I showed my daughter how we seiza at the beginning and end of class since she's involved with TKD. She was able to do it almost perfectly. I'm a bit jealous lol.


----------



## seasoned (Jan 12, 2014)

To be honest, just do it. The knack of doing it is to tough through it with as good a form as you can and mother nature will take care of the rest.  

"Old school"


----------



## seasoned (Jan 12, 2014)

OK because you seem like a good guy, here goes. 

At home from a standing position bend your knee and grab your foot with the hand on the same side. Pull the foot up and try to touch your butt with your heel. Hold it for a short time then do the other side. This will allow you to bend the knee with out your body weight on the legs. Once you can touch your butt the rest should be easy.

You will see long distance runners doing this stretch.

Good luck.


----------



## K-man (Jan 12, 2014)

Also it helps if one foot is resting on the other, not side by side. It just alters your body position slightly but makes a big difference in comfort.
:asian:


----------



## Eastpointvet (Jan 12, 2014)

seasoned said:


> OK because you seem like a good guy, here goes.
> 
> At home from a standing position bend your knee and grab your foot with the hand on the same side. Pull the foot up and try to touch your butt with your heel. Hold it for a short time then do the other side. This will allow you to bend the knee with out your body weight on the legs. Once you can touch your butt the rest should be easy.
> 
> ...




Ooooooh! I've done this before in my cross-country running days. I'll be sure to emphasize this more. Thanks!


----------



## Brian R. VanCise (Jan 12, 2014)

What I always tell people is to relax and find a position with slight shift or foot posture that makes it comfortable for you.  

Here is an aikido site showing two variations:

http://www.aikido-student.com/seiza.php

Personally I use neither of these regularly and instead fold my feet over each other and then sit.

Kind've like in this photo:






However I can do all three and some times change to accommodate what feels good at that moment!


Bottom line find a position that is comfortable for you!


----------



## Grenadier (Jan 13, 2014)

You may need to break things in more gradually, if your quads are tightening up. 

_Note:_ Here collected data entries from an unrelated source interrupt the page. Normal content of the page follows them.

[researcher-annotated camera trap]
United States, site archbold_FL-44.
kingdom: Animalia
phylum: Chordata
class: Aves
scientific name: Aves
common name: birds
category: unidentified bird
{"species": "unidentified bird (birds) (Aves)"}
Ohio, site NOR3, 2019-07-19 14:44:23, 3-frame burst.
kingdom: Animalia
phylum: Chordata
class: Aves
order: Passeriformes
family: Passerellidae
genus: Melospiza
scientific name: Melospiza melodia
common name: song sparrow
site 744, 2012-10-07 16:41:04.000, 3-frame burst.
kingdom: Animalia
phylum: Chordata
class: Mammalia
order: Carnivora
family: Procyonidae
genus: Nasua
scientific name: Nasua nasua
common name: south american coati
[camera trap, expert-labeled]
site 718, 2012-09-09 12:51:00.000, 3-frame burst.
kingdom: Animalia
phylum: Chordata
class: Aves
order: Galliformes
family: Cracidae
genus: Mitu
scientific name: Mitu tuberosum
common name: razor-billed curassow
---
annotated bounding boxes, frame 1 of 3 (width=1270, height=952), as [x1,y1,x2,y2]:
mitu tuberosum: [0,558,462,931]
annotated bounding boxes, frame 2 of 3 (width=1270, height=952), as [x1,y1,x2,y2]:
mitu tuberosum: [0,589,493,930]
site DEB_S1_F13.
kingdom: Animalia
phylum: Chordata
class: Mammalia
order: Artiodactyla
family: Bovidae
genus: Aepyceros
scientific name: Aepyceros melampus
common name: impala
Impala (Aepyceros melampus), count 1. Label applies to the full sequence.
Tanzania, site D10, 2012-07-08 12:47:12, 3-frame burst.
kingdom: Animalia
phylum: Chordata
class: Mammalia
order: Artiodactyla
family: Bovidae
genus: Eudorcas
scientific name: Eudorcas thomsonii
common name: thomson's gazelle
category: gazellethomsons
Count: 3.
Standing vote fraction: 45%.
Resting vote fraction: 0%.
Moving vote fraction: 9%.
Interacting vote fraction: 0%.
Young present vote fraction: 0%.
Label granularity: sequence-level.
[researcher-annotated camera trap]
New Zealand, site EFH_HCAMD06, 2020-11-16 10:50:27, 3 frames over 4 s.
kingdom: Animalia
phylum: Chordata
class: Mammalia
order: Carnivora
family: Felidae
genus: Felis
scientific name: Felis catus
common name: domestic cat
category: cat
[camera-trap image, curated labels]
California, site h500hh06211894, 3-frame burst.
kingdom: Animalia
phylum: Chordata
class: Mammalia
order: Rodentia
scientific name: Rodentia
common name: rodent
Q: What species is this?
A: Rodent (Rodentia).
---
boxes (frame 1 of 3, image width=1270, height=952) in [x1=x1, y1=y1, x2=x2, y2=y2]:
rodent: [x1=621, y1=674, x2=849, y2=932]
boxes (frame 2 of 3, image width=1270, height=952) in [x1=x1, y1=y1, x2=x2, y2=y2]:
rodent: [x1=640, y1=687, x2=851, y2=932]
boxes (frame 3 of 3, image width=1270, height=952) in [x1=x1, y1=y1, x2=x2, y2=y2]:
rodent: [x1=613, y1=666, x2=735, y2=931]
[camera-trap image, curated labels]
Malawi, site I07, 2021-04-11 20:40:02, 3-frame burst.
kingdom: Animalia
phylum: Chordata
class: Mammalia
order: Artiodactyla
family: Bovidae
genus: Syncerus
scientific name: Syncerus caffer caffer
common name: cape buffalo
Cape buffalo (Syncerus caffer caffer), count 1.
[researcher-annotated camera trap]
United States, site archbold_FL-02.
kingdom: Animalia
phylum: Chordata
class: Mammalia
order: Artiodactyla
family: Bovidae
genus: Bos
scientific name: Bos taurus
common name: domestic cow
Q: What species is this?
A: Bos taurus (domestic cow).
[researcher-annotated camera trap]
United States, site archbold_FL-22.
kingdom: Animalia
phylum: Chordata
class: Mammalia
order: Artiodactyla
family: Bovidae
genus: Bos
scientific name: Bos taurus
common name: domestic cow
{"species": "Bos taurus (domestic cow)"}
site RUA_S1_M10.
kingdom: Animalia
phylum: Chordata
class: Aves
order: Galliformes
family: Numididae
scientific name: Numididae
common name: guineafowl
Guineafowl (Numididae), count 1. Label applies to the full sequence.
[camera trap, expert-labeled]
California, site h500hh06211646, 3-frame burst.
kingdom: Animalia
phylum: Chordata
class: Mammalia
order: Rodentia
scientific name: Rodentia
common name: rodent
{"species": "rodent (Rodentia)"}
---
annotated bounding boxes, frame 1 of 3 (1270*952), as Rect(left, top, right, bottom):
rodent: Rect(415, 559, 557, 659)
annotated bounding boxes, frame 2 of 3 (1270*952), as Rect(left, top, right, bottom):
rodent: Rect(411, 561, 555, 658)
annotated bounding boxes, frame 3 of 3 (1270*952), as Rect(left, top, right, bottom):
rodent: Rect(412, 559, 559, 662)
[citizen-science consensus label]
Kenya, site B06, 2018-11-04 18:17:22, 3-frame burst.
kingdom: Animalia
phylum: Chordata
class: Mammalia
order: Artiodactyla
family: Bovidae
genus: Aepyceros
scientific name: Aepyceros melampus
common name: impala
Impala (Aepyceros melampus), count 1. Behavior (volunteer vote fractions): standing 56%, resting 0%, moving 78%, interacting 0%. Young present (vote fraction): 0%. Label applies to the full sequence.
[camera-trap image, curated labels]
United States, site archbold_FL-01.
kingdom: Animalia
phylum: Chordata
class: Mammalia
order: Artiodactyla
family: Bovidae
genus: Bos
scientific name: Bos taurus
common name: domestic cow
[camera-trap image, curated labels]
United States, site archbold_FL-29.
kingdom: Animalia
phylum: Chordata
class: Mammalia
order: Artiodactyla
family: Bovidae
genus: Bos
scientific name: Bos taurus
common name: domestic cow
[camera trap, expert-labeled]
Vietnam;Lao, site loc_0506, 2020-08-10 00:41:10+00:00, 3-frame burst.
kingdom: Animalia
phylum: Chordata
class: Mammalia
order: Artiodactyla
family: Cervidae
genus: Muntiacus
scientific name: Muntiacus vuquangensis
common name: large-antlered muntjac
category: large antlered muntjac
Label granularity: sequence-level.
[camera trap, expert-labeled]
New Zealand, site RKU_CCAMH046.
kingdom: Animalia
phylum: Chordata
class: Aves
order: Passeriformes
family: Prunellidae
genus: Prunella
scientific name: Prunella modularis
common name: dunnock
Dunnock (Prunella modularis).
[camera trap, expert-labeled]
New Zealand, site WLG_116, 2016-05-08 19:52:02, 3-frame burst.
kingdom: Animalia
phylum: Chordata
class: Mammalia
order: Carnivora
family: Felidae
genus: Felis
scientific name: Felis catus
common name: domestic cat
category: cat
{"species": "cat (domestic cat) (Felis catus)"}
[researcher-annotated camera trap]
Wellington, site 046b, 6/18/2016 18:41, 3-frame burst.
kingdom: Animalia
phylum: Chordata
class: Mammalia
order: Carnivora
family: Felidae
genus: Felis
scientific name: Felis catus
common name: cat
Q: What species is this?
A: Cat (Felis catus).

The easiest way to adjust things, is to get a soft mat that you can use at home, and practice your kneeling on it.  What can really help you get adjusted gradually, is by taking a couple of small cushions, and putting them right behind the inside of your knees, so that your thigh and calf make a "sandwich" with the cushion.  

If you don't have any dedicated cushions, those hand-held striking pads (about 8 inches in diameter / span) can be used.  

With time, you'll find your flexibility increasing, and your muscles not tightening up as much.


----------



## Sojobo (Jan 17, 2014)

You could try sitting in "Kiza" instead (like Seiza but with balls of the foot on the floor not the tops of the feet).

Also, don't forget - your backside should not touch you feet when sitting in Seiza! This may take some of the pressure off your quads.


----------